The illustrated impeller shaft 114 projects through the opening 62 and into the compressor chamber 40. The mounting hole 108 of the impeller 106 receives the end of the shaft 114 therein, with the impeller 106 preferably being pressed onto the shaft 114 and retained thereon by a cap 122. It is noted that the cap 122 is secured in place by a screw 124 threaded into an axial bore 126 of the shaft 114. When it is desired to remove the impeller 106, the outer case section 34 is detached from the middle case section 36, the retaining screw 124 and cap 122 are removed, the plugs 68,69,70 are unscrewed from their respective passageways 64,65,66, and a tool may then be inserted through one or all of the passageways 68,69,70 to engage the impeller base 110 and force the impeller 106 off the end of the shaft 114.
The impeller shaft 114 is preferably machined to include a pinion 128 located between the bearing assemblies 116 and 118. The pinion 128 intermeshes with a relatively larger gear 130 supported by an input shaft 132. The gear 130 is preferably keyed to the shaft 132, although these components may be fixedly interconnected in any other suitable manner. Similar to the impeller shaft 114, a pair of bearing assemblies 134 and 136 press fit within respective ones of the sockets 80 and 82 rotatably support the input shaft 132. Additionally, a wavy spring washer 138 is provided in the socket 82 adjacent the dividing wall 84. The input shaft 132 projects through the shaft opening 78 and beyond the outer face 102 of the case section 38. The belt drive 26 includes a driven sheave 140 keyed to the outwardly projecting portion of the input shaft 132. The driven sheave 140 is further retained on the shaft 132 by a screw 142 threaded into an axial bore 144 of the shaft 132. The illustrated belt drive 26 further includes a drive sheave 146 fixed to the crank shaft 24, a belt 148 entraining the sheaves 140 and 146, and an idler sheave 150 suitably tensioning the belt 148. Thus, rotation of the crank shaft 24 effects rotation of the impeller 106.
Those ordinarily skilled in the art will appreciate that the gear-type transmission 112 of the preferred embodiment produces noise that is noticeably greater than a belt drive. It has been determined that the impeller 106 actually amplifies the noise of the transmission 112, and the noise typically associated with a gear driven supercharger is normally considered undesirable. In this regard, the impeller shaft 114 is preferably designed to dampen noise that might otherwise propagate through the shaft 114 to the impeller 106. Such a shaft construction is disclosed in contemporaneously filed application for U.S. patent Ser. No. 09/669,018, filed Sep. 22, 2000, entitled GEAR DRIVEN SUPERCHARGER HAVING NOISE REDUCING IMPELLER SHAFT, which is hereby incorporated by reference herein as is necessary for a full and complete understanding of the present invention.

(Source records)
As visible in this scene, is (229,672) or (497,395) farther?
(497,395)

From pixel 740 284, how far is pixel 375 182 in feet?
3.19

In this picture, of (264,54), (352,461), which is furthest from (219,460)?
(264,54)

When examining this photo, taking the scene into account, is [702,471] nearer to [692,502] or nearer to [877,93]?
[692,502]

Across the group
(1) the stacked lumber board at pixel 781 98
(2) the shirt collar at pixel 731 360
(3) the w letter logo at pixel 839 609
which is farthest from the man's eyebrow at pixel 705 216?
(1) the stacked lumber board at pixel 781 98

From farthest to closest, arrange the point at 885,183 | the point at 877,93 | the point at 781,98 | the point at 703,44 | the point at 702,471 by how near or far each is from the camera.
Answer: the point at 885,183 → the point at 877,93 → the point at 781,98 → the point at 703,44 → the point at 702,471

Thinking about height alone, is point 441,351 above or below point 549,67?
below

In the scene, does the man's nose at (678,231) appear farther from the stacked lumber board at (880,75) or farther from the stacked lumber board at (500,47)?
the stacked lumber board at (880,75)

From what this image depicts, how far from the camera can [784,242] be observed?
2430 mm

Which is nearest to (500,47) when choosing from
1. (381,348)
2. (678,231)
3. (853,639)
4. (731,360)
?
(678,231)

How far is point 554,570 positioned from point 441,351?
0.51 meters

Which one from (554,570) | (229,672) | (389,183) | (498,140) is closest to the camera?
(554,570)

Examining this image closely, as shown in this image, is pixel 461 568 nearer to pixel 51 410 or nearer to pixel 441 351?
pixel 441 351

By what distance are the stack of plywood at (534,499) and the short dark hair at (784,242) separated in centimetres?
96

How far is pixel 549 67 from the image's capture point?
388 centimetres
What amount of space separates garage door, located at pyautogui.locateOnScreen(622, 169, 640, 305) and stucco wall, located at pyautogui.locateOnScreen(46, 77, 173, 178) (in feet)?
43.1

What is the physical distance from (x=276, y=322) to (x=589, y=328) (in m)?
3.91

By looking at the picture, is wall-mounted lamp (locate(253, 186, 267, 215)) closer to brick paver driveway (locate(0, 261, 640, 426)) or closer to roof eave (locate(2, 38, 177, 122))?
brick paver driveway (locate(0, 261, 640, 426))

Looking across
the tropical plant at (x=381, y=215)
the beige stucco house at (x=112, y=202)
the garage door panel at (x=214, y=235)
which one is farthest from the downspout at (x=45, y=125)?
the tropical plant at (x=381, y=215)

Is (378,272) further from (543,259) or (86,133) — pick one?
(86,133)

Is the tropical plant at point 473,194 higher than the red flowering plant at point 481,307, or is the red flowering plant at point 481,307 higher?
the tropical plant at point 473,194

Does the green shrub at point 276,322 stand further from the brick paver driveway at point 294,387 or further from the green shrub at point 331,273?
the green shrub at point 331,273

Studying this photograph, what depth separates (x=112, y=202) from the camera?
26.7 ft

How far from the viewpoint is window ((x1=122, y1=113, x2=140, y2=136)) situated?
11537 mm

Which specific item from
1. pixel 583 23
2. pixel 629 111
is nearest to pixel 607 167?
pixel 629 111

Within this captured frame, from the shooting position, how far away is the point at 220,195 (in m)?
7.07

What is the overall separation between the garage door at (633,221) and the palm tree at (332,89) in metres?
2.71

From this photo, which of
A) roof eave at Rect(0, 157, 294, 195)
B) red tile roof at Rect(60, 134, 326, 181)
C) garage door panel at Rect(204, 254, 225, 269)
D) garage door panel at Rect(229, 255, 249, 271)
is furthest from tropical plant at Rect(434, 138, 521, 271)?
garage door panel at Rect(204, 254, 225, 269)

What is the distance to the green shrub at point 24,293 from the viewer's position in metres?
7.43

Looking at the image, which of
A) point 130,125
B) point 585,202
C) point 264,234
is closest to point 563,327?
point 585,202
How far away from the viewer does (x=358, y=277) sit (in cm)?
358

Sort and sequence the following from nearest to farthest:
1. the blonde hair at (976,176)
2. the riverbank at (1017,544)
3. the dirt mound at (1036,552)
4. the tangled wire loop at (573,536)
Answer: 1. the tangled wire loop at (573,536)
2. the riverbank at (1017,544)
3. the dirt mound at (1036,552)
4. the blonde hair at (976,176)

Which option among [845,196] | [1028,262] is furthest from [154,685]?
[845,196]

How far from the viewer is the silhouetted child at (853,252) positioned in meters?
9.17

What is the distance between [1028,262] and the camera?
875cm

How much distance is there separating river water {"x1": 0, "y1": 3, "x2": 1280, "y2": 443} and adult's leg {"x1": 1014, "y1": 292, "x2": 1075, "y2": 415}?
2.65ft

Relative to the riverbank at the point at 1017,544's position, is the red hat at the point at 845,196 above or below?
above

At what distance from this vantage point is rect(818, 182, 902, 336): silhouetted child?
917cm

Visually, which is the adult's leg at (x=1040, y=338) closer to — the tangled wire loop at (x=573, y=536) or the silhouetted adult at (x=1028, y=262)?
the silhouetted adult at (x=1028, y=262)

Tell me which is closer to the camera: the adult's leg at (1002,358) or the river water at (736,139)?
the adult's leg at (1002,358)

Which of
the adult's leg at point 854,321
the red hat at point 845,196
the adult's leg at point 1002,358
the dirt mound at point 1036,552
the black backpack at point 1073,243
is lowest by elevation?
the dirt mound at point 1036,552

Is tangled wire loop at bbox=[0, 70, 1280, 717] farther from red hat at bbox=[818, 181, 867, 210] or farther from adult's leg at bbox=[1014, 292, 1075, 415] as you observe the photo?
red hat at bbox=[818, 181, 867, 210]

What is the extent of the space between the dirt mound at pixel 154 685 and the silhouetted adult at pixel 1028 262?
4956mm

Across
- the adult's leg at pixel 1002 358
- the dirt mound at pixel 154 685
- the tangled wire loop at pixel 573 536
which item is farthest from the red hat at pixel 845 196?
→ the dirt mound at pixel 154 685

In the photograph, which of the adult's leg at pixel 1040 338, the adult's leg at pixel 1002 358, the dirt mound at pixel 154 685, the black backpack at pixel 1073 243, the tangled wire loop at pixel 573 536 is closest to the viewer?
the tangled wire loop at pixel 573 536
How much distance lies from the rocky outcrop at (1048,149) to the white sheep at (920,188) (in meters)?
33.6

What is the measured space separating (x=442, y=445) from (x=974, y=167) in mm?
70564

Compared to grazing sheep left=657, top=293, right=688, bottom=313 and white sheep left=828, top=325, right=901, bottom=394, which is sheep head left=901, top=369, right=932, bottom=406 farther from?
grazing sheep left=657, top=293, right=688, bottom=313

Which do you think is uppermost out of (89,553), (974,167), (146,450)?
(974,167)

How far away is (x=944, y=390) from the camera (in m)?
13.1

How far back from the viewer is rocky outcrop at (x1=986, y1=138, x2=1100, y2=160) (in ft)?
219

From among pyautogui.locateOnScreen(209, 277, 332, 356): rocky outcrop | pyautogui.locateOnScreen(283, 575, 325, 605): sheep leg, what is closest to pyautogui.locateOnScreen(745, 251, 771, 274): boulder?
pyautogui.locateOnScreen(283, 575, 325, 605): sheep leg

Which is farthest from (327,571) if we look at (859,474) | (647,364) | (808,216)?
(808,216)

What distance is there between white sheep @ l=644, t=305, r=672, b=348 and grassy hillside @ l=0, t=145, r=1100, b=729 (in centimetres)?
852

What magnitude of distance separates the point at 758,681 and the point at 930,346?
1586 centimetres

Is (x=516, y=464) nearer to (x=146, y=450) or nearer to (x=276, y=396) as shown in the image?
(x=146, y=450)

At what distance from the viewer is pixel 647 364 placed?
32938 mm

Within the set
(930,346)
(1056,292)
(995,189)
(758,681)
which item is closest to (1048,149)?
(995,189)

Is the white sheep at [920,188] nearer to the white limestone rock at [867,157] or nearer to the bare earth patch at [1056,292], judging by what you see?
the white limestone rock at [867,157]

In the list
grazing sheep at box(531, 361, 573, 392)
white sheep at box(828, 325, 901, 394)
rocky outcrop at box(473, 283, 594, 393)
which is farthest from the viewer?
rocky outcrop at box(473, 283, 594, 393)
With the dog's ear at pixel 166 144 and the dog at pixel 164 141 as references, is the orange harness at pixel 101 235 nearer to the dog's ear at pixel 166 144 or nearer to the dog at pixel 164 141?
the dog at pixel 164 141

OBJECTIVE A =
Answer these three questions from the supercharger passage, one answer per line:
(i) What holds cap 122 in place?
(ii) Between which parts is pinion 128 located?
(iii) Which part amplifies the noise of transmission 112?
OBJECTIVE B = Rewrite the supercharger passage from "Those ordinarily skilled" to "the present invention.", switching "belt drive" to "chain drive".

TASK RESPONSE A =
(i) A screw 124 threaded into an axial bore 126 of the shaft 114.
(ii) Between the bearing assemblies 116 and 118.
(iii) The impeller 106.

TASK RESPONSE B =
Those ordinarily skilled in the art will appreciate that the gear-type transmission 112 of the preferred embodiment produces noise that is noticeably greater than a chain drive. It has been determined that the impeller 106 actually amplifies the noise of the transmission 112, and the noise typically associated with a gear driven supercharger is normally considered undesirable. In this regard, the impeller shaft 114 is preferably designed to dampen noise that might otherwise propagate through the shaft 114 to the impeller 106. Such a shaft construction is disclosed in contemporaneously filed application for U.S. patent Ser. No. 09/669,018, filed Sep. 22, 2000, entitled GEAR DRIVEN SUPERCHARGER HAVING NOISE REDUCING IMPELLER SHAFT, which is hereby incorporated by reference herein as is necessary for a full and complete understanding of the present invention.